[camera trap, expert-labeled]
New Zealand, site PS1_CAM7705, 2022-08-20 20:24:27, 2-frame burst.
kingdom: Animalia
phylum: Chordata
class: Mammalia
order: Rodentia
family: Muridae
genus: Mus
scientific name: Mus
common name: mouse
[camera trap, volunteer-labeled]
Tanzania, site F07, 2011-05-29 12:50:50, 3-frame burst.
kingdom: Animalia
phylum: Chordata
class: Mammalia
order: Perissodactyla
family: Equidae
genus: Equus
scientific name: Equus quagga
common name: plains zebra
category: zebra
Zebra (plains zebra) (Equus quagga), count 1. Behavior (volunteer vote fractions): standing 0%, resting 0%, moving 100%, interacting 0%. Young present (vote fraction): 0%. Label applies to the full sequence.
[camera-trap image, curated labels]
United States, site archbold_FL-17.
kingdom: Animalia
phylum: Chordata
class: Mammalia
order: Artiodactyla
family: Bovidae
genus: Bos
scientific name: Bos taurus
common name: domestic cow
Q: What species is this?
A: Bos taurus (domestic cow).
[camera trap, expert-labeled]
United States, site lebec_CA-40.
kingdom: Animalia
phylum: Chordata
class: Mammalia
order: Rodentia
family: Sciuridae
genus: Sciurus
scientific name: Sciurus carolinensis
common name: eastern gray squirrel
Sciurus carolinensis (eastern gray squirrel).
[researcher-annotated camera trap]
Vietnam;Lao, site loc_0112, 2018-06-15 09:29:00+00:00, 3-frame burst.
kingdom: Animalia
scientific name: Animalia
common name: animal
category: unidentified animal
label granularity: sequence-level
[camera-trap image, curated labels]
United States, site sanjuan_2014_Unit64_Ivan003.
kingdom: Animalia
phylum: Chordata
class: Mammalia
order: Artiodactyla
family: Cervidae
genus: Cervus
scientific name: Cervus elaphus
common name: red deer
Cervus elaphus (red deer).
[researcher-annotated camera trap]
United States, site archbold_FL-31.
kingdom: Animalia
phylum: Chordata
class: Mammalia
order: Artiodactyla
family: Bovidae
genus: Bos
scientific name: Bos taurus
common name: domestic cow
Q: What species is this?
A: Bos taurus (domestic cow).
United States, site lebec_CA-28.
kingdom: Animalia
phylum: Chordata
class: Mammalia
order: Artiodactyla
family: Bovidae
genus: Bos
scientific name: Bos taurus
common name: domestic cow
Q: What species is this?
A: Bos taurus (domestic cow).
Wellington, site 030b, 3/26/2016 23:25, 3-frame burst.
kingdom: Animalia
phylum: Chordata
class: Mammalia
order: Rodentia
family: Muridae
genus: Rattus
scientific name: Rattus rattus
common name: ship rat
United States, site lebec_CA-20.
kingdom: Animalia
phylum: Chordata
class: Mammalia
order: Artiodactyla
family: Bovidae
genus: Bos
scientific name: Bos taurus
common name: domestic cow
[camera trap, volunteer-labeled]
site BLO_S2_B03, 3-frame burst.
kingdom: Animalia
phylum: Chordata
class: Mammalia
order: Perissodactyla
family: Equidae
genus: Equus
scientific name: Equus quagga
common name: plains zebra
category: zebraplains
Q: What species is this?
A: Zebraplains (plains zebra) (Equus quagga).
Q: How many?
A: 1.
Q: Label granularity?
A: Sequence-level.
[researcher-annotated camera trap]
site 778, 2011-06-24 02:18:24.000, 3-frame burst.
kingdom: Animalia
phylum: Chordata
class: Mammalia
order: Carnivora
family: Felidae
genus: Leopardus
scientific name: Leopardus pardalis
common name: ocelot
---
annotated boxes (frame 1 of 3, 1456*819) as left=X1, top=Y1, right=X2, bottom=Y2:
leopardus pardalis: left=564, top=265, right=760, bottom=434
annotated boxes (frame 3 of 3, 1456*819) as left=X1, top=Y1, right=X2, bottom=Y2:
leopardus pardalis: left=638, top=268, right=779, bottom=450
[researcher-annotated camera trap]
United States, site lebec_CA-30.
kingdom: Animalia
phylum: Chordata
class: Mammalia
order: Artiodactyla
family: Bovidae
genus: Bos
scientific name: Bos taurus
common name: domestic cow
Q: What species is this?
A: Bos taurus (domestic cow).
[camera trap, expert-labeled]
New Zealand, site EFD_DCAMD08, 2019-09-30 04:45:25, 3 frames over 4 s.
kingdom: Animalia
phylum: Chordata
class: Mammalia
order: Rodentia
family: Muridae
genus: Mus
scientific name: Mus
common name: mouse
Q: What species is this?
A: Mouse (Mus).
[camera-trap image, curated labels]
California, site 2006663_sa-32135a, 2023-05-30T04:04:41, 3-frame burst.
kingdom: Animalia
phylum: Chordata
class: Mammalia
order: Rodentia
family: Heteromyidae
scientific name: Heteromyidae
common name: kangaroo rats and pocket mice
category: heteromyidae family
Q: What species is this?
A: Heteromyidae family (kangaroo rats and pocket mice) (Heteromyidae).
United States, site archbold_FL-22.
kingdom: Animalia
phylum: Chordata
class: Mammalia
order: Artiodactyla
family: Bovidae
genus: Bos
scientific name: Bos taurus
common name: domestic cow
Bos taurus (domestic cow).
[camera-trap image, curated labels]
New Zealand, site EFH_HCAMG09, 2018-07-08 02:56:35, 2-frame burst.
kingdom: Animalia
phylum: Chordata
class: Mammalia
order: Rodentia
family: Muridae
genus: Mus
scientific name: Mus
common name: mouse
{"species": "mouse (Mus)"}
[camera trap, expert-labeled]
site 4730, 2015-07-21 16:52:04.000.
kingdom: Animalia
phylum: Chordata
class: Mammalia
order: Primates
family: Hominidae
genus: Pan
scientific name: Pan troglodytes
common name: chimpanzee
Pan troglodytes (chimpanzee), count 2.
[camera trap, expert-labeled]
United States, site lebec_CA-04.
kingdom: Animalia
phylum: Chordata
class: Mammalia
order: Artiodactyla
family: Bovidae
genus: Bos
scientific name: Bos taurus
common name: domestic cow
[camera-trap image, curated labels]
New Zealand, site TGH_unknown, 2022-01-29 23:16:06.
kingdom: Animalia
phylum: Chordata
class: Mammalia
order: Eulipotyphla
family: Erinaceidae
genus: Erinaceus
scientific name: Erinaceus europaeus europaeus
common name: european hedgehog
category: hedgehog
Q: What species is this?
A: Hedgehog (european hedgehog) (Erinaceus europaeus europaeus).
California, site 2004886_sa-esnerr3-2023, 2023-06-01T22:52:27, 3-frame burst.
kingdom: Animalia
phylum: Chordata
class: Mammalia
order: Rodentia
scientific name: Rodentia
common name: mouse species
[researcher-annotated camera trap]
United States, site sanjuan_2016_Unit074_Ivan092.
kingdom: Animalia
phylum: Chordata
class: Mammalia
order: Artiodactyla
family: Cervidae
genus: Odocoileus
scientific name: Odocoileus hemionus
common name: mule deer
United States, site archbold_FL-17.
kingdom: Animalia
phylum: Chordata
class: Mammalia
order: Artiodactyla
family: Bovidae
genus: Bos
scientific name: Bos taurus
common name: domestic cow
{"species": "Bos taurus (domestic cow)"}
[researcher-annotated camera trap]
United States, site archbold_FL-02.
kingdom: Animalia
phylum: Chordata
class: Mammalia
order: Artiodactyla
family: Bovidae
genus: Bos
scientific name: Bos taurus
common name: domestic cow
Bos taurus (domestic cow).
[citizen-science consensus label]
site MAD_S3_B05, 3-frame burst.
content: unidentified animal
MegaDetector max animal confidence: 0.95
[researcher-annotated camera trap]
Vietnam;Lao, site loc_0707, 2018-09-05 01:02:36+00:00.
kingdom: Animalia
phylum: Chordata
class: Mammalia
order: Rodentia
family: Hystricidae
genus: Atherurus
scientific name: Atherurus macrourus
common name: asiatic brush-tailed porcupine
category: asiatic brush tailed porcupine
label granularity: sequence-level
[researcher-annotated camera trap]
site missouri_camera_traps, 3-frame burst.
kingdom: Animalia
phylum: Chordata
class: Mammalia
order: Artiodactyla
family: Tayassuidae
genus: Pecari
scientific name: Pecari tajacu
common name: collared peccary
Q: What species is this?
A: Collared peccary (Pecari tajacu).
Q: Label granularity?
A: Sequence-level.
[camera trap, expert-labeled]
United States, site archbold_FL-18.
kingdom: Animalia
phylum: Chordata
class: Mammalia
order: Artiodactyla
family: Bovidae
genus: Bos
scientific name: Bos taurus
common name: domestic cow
------------------------------------------------------------------------
Requirement: Could you write out, exactly as they stand, only the lines above that begin at the line with "order: Eulipotyphla" and stop after the line with "common name: asiatic brush-tailed porcupine"?

Written solution:
order: Eulipotyphla
family: Erinaceidae
genus: Erinaceus
scientific name: Erinaceus europaeus europaeus
common name: european hedgehog
category: hedgehog
Q: What species is this?
A: Hedgehog (european hedgehog) (Erinaceus europaeus europaeus).
California, site 2004886_sa-esnerr3-2023, 2023-06-01T22:52:27, 3-frame burst.
kingdom: Animalia
phylum: Chordata
class: Mammalia
order: Rodentia
scientific name: Rodentia
common name: mouse species
[researcher-annotated camera trap]
United States, site sanjuan_2016_Unit074_Ivan092.
kingdom: Animalia
phylum: Chordata
class: Mammalia
order: Artiodactyla
family: Cervidae
genus: Odocoileus
scientific name: Odocoileus hemionus
common name: mule deer
United States, site archbold_FL-17.
kingdom: Animalia
phylum: Chordata
class: Mammalia
order: Artiodactyla
family: Bovidae
genus: Bos
scientific name: Bos taurus
common name: domestic cow
{"species": "Bos taurus (domestic cow)"}
[researcher-annotated camera trap]
United States, site archbold_FL-02.
kingdom: Animalia
phylum: Chordata
class: Mammalia
order: Artiodactyla
family: Bovidae
genus: Bos
scientific name: Bos taurus
common name: domestic cow
Bos taurus (domestic cow).
[citizen-science consensus label]
site MAD_S3_B05, 3-frame burst.
content: unidentified animal
MegaDetector max animal confidence: 0.95
[researcher-annotated camera trap]
Vietnam;Lao, site loc_0707, 2018-09-05 01:02:36+00:00.
kingdom: Animalia
phylum: Chordata
class: Mammalia
order: Rodentia
family: Hystricidae
genus: Atherurus
scientific name: Atherurus macrourus
common name: asiatic brush-tailed porcupine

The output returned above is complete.